Thursday, December 10, 2015

Bureaucrats should not be allowed to get away with creative (mis)interpretations that clearly depart from the spirit and the letter of the law

Township High School District 211 in suburban Chicago settled its ongoing dispute last week with the federal Department of Education (DoE)
writes Benny Huang regarding the biologically male student who (in a story similar to the Lila Perry melodrama) wants to use the girls’ changing room because he thinks he’s a she.
Though the school district had already substantially indulged the boy’s delusions it was until recently insisting that the boy use a “privacy curtain” when disrobing, a compromise which the student and the federal government found unconscionable.

The recent agreement reached between the school district and the feds stipulates that “the school district will provide multiple changing areas with privacy curtains, for the student and any others who want privacy.” So now everyone gets a privacy curtain and it’s up to each student whether to use it.

It should come as no surprise that the student and the ACLU still aren’t happy with the resolution. Though the school district can now claim that it’s providing all the “girls”—both real and imagined—equal access to private changing areas, the transgender “girl’s” mere presence in the locker room has precipitated a policy change that falls short of full victory for transgender “rights.” Clearly, the school district is still treating him as a different kind of girl—which he is, of course. He’s a “girl” with a penis—a make-believe girl. “Girls” with penises tend to be treated differently than girls without them and that makes “girls” with penises feel marginalized. Boo hoo.

Just how did we reach this crescendo of madness? We “interpreted” ourselves here, of course! There is no law on the books that requires any school district to allow a boy access to the girls’ locker room no matter how he “identifies.” The Obama Administration has nonetheless conjured up a novel interpretation from an old and undeservedly venerated law to achieve his policy goal.

 … Separate locker rooms are in and of themselves sex discriminatory—further proof that discrimination is not always bad and that we all do it every day. Unless it’s the DoEt’s position that male and female locker rooms should be integrated, they’re also supportive of sex discrimination. But that’s not their position, nor is it the student’s position or that of the ACLU. They support keeping boys out of the girls’ room but they insist that the student in question is a girl like any other and deserves to be treated as such. Anything less is a violation of “her” rights under Title IX, they argue.

Except it isn’t. Title IX was never intended to shield gender dysphoric people from reality. It addresses discrimination based on sex. Even today, “sex” is understood to be assigned at birth as either male or female, with “gender”—a much more fluid concept—being used to describe how one feels about that reality.

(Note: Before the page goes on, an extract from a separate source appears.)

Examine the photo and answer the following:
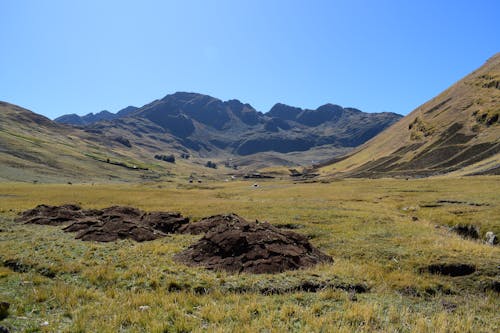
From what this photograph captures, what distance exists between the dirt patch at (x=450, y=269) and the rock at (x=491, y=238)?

 … Nondiscrimination laws lend themselves to this kind of abuse. As I have written in previous columns, I stand in opposition to all private sector nondiscrimination laws. Granted, the aforementioned locker room controversy is found completely within the realm of government so I will also add that even public sector nondiscrimination laws should be carefully considered, narrowly focused, and strictly adhered to. Bureaucrats should not be allowed to get away with creative (mis)interpretations that clearly depart from the spirit and the letter of the law.

The Civil Rights Act of 1964 offers an excellent example of a law that was twisted after its passage into something very different than what Americans were sold on.

 … In the wrong person’s hands, nondiscrimination laws can be “interpreted” to mean almost anything. They nearly always become leviathans of big government—and probably not by accident.